Editions de l'Aube

  • Ce livre propose une rencontre avec Boris Cyrulnik, le scientifique bien sûr, mais aussi l'homme, par le biais d'entretiens avec plusieurs intervenants - journalistes, psychiatres, anthropologues, généticiens. En rappelant le caractère forcément tragique de la condition humaine, cet ouvrage rétablit une autre vérité : celle d'une oeuvre inventive parce que, selon les mots de son auteur, pleine d'imperfections. « On est tout le temps en quête d'équilibre. C'est cela qui fait la condition humaine, car les animaux, eux, sont équilibrés. S'ils ne sont pas équilibrés, ils meurent. Le monde animal est adapté. Le monde humain est en recherche constante : c'est certainement ce qui fait sa difficulté - et sa grandeur. »
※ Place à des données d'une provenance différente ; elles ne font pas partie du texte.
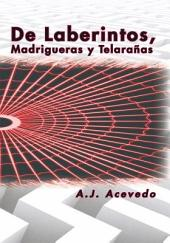 De laberintos, Madrigueras y Telarañas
  • Passionnant et riche dialogue entre deux penseurs de notre temps dont le trait commun est l'interdisciplinarité : sociologie, psychiatrie, psychanalyse. Ils constatent l'un et l'autre l'indissociabilité du cerveau et de l'esprit, l'interdépendance du culturel et du psychologique, du cérébral et du biologique.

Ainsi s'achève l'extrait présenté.